溶媒(B)の沸点は、好ましくは150〜300℃、より好ましくは150〜250℃である。
【0083】
溶媒(B)の具体例としては、エタノール、エチレングリコール、プロピレングリコール、グリセリン、エチレングリコールモノメチルエーテル、エチレングリコールモノブチルエーテル、エチレングリコールモノフェニルエーテル、エチレングリコールジメチルエーテル、エチレングリコールモノメチルエーテルアセテート、エチレングリコールモノエチルエーテルアセテート、ジエチレングリコールモノメチルエーテル、ジエチレングリコールモノブチルエーテル、ジエチレングリコールジメチルエーテル、ジエチレングリコールジエチルエーテル、ジエチレングリコールジブチルエーテル、ジエチレングリコールメチルエチルエーテル、ジエチレングリコールイソプロピルメチルエーテル、ジエチレングリコールブチルメチルエーテル、ジエチレングリコールモノエチルエーテルアセテート、トリエチレングリコールモノメチルエーテル、トリエチレングリコールジメチルエーテル、トリエチレングリコールジビニルエーテル、プロピレングリコールモノメチルエーテル、プロピレングリコールモノエチルエーテル、プロピレングリコールモノブチルエーテル、プロピレングリコールジメチルエーテル、プロピレングリコールモノメチルエーテルアセテート、ジプロピレングリコールモノメチルエーテル、ジプロピレングリコールジメチルエーテル、トリプロピレングリコールモノメチルエーテル、トリプロピレングリコールジメチルエーテル、テトラメチレングリコールモノビニルエーテル、3−メトキシプロピオン酸メチル、3−エトキシプロピオン酸エチル、乳酸エチル、安息香酸メチル、安息香酸エチル、アニソール、シクロヘキサノン、γ−ブチロラクトン、1,3−ジオキソラン、1,4−ジオキサン、2−ピロリドン、1−メチル−2−ピロリドン(略語:NMP)、1−エチル−2−ピロリドン、1−ブチル−2−ピロリドン、1−ビニル−2−ピロリドン、1−(2−ヒドロキシエチル)−2−ピロリドン、1−アセチル−2−ピロリドン、N−メチル−ε−カプロラクタム、N,N−ジメチルアセトアミド、N,N−ジエチルアセトアミド、N,N−ジメチルプロピオンアミドおよび1,3−ジメチル−2−イミダゾリジノンが挙げられる。
【0084】
これらの中では、インクジェットヘッドの耐久性向上の点で、乳酸エチル、エチレングリコールモノブチルエーテル、ジエチレングリコールモノエチルエーテルアセテート、ジエチレングリコールジメチルエーテル、ジエチレングリコールメチルエチルエーテル、プロピレングリコールモノメチルエーテルアセテート、3−メトキシプロピオン酸メチル、1,3−ジメチル−2−イミダゾリジノンまたはγ−ブチロラクトンを、溶媒(B)として含むことが好ましい。

▸ 表示された記録:
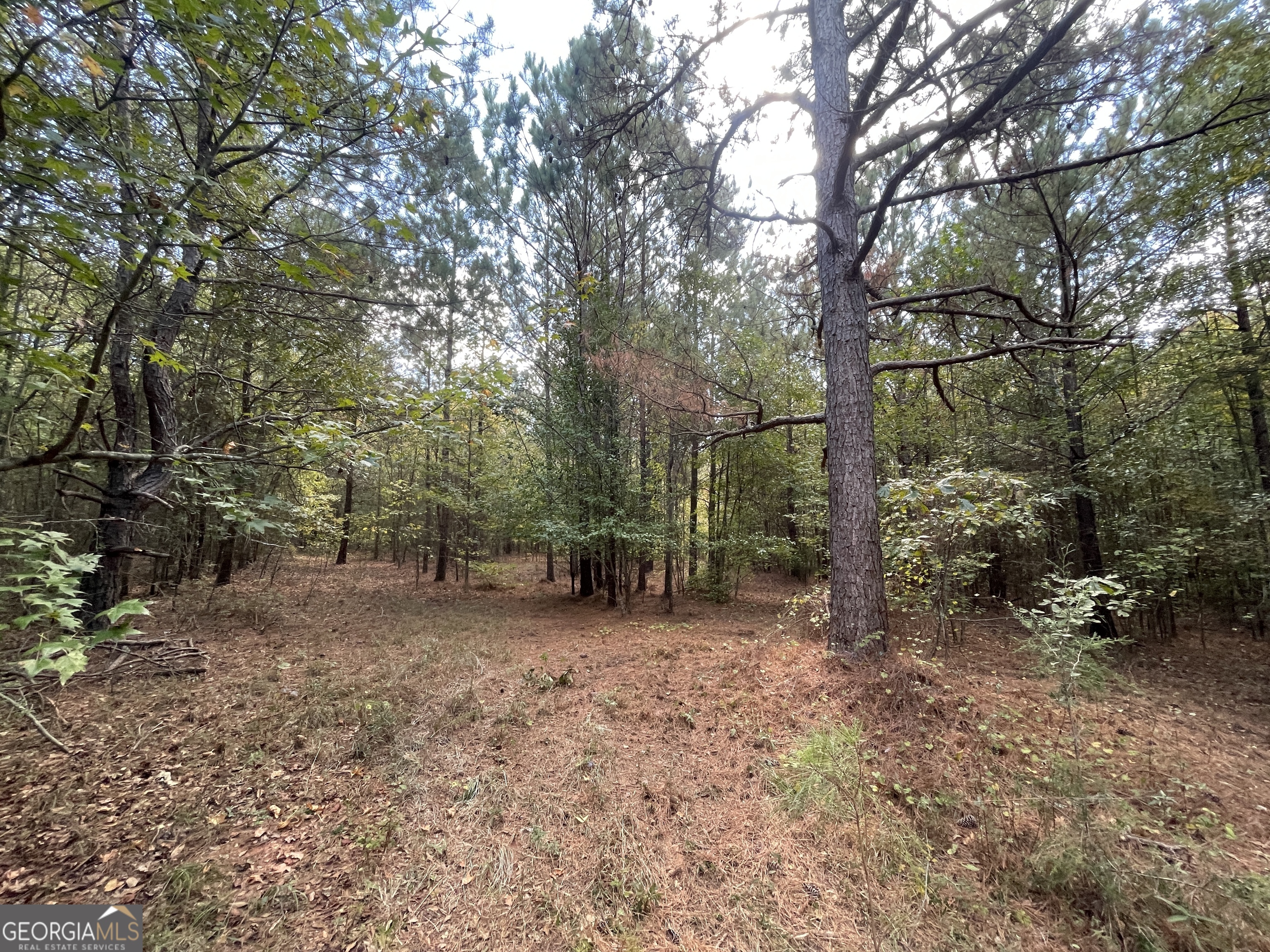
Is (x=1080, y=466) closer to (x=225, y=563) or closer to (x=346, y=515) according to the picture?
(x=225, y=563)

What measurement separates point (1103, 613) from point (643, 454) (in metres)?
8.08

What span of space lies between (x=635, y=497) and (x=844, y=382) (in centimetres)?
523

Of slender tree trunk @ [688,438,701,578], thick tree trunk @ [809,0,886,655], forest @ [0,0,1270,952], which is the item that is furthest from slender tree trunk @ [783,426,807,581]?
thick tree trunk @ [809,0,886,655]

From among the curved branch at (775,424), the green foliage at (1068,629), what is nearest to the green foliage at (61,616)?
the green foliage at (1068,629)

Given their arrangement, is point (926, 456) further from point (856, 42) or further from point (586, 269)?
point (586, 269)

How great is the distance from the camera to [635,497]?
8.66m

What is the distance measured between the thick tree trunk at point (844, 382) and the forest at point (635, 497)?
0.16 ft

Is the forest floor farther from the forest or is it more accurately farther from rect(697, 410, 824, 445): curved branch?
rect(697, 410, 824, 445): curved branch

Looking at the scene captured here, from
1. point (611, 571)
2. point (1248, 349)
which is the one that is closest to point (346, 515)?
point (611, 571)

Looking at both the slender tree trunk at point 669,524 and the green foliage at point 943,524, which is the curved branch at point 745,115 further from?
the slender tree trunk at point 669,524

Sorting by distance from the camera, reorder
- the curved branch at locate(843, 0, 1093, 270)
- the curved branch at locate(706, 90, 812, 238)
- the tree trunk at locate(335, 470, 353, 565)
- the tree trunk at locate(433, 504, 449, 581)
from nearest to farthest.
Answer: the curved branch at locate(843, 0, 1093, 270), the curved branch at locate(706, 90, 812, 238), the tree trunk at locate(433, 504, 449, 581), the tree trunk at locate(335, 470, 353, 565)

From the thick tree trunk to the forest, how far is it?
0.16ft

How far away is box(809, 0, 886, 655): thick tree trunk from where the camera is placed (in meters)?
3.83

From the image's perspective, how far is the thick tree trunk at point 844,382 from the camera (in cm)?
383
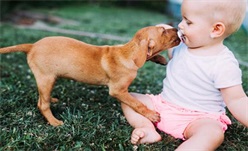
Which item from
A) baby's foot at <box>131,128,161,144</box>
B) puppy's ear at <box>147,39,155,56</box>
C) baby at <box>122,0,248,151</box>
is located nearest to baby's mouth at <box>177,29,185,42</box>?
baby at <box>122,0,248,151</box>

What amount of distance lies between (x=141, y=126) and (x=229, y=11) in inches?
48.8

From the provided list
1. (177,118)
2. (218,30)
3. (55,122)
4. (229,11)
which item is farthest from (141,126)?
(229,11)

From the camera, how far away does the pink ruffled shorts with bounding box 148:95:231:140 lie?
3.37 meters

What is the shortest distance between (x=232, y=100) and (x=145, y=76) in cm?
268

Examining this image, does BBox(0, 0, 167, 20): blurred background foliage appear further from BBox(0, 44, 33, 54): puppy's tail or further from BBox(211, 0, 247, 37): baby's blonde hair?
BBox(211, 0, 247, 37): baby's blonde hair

▸ 課題一覧:
A. 本文では、溶媒(B)の沸点のより好ましい範囲は何℃とされているか。
B. 記録から、「hair」という文字列を含む行をすべて抜き出せ。
本文と記録は互いに関係がない。

▸ 課題別の解答:
A. 150〜250℃である。

B.
Examining this image, does BBox(0, 0, 167, 20): blurred background foliage appear further from BBox(0, 44, 33, 54): puppy's tail or further from BBox(211, 0, 247, 37): baby's blonde hair?
BBox(211, 0, 247, 37): baby's blonde hair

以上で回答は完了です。